Mideast Responds to Obama

Obama speaks yesterday in Cairo.
Obama speaks yesterday in Cairo. (photo: CNS/Reuters)

Tomorrow’s edition of L’Osservatore Romano reports on reactions from some Middle East Church leaders to President Barack Obama’s speech yesterday to the Muslim world. 

Summing up their reaction as “an important speech, but these are words, not deeds,” the Vatican’s semi-official newspaper says the reaction has mainly been one of appreciation for the president’s openness to dialogue, but coupled with a wish to make the words concrete.

The paper begins by quoting Bishop Youssef Ibrahim Sarraf, the Chaldean bishop of Cairo: “It is the speech we have wanted for so long,” Bishop Sarraf said. “The president has had the courage to make it, choosing Egypt for its location and role in the Islamic world.”

Bishop Sarraf added: “The strong message it gives is to work together to find solutions to an agenda of issues, from democracy to terrorism, from freedom of religion to human rights, from the dignity of women to globalization — issues which are the focus of debate in the Arab world between moderates and fundamentalists.”

Bishop Sarraf stressed the hope that “Islam and the Arab world know how to take his words in hand — start a new process, a new era. Obama wants to really change the image of the United States in a way that will bring benefits.”

More cautious remarks came from Archbishop Paul Dahdah, apostolic vicar of Beirut. “The hope is that this discourse doesn’t serve just to change the image of the U.S.A., disfigured through choosing war, but gives momentum to firm political activity aimed at resolving what is the real root of all the problems here in the region, [or] the conflict between Israelis and Palestinians.”

Archbishop Dahdah said if this isn’t addressed, “reaching out won’t lead to any results.” The references made by the American president to the defense of law and justice are fundamental, he added, but if you really want to mark “a new beginning,” then “concrete actions should follow the words.”

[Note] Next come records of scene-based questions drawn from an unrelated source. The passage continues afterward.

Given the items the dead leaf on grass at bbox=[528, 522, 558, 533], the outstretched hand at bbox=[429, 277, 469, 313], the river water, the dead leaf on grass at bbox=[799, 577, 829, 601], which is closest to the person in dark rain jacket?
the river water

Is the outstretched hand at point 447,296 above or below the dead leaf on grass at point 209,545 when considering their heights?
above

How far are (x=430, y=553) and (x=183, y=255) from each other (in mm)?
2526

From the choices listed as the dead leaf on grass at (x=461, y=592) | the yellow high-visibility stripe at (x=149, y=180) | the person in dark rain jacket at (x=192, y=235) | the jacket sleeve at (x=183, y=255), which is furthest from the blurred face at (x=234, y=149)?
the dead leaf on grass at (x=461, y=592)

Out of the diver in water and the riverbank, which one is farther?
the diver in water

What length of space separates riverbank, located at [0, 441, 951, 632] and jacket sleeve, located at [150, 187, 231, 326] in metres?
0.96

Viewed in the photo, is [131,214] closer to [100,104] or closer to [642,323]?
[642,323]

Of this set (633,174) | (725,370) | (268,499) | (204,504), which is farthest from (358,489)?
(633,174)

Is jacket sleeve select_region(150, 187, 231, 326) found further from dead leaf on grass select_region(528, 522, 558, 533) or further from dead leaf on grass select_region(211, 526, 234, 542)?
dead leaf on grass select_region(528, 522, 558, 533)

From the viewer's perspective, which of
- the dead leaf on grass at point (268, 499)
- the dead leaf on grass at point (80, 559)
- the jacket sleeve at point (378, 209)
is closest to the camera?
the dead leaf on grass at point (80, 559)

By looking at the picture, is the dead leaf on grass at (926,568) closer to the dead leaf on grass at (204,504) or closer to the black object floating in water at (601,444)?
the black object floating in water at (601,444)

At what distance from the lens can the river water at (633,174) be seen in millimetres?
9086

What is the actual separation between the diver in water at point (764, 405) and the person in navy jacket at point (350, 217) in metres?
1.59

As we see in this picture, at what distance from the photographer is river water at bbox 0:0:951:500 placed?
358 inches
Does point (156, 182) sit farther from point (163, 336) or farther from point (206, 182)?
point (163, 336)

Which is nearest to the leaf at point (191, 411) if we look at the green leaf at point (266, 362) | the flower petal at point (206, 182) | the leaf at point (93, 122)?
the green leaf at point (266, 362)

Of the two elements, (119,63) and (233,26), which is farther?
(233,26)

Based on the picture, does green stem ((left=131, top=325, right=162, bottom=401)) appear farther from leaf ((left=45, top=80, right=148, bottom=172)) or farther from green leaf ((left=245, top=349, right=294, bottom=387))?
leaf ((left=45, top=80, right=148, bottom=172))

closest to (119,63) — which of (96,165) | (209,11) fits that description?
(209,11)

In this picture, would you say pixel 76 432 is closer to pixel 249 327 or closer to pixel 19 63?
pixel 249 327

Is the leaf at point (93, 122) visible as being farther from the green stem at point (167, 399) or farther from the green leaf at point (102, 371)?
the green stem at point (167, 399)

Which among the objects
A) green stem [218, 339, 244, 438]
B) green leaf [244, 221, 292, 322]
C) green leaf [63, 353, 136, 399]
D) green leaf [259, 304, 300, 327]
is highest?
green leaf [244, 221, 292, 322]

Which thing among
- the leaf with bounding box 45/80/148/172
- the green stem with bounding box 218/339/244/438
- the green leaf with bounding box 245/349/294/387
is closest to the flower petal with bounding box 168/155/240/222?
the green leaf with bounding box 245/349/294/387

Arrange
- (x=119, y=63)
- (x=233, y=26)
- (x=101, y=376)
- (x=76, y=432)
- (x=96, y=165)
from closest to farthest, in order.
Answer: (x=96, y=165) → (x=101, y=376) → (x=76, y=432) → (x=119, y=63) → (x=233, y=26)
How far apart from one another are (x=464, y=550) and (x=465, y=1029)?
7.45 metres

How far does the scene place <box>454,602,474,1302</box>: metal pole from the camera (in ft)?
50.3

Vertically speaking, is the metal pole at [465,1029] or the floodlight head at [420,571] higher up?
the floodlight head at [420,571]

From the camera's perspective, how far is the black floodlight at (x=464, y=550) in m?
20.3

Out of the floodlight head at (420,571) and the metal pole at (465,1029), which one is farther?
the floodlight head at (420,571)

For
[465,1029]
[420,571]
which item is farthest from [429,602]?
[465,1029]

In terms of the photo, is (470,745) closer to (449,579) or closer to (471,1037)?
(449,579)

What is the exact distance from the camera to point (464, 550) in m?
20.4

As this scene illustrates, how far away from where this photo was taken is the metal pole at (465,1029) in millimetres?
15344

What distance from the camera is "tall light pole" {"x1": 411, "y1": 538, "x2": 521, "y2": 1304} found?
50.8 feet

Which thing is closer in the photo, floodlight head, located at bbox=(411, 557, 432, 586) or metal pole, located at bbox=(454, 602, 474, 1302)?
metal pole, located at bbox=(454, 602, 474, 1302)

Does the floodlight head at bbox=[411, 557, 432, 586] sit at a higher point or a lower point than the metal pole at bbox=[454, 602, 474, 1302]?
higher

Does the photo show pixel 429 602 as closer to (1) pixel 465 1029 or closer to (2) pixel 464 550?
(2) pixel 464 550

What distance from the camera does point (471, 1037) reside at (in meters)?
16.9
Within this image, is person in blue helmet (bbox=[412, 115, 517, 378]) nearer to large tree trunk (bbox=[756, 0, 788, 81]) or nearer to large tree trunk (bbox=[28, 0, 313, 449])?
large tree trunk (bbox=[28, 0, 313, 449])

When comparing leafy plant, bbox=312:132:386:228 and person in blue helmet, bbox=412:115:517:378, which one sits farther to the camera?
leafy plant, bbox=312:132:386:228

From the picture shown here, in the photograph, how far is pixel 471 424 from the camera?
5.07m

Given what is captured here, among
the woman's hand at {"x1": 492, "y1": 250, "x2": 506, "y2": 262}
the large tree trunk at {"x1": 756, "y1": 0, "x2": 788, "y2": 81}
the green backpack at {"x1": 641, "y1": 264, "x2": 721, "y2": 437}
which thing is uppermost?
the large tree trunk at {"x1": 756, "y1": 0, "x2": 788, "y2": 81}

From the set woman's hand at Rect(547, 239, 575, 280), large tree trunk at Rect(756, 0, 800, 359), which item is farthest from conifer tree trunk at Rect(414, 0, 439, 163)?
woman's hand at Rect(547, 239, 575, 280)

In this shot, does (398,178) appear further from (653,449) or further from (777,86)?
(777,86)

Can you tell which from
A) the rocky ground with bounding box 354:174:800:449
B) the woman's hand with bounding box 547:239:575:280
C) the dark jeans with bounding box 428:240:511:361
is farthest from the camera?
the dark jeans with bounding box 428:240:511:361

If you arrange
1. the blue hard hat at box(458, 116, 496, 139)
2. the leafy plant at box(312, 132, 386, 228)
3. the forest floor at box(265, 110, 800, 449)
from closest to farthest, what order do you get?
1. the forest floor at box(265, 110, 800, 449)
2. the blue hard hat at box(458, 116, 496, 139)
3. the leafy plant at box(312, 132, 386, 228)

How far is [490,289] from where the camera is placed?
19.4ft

Striking a similar tone, L’Osservatore reports, was the custos of the Holy Land, Franciscan Father Pierbattista Pizzaballa. He said “a speech is not enough” to improve the nation’s image in the Arab world, but what is required are “concrete actions.” 

However, Father Pizzaballa added that Obama has been “sincere, determined, clear and very balanced,” reaffirming “the relationship with Israel but at the same time assuming a new position with the Arab world, one which marks a new beginning, a change of strategy and relationships that will provide further impetus to the search for a solution to the principal problem, that of the Israeli-Palestinian conflict.”

Now the two sides “should rethink their positions and demands,” Father Pizzaballa said, but added that what is “new and important” is that Obama “has turned to asking Hamas for de facto recognition of Israel.”

Meanwhile, in Italy, SIR, the press agency of the Italian bishops’ conference, likened Obama’s address to that of Martin Luther King’s ‘I Have a Dream’ speech that gave impetus to the civil rights movement of the 1960s.

Obama’s dream of a “new start,” the agency said, “is comparable to that of another great black American, the Reverend Martin Luther King, who predicted an end to the segregation of black Americans, nonviolence and a new society.”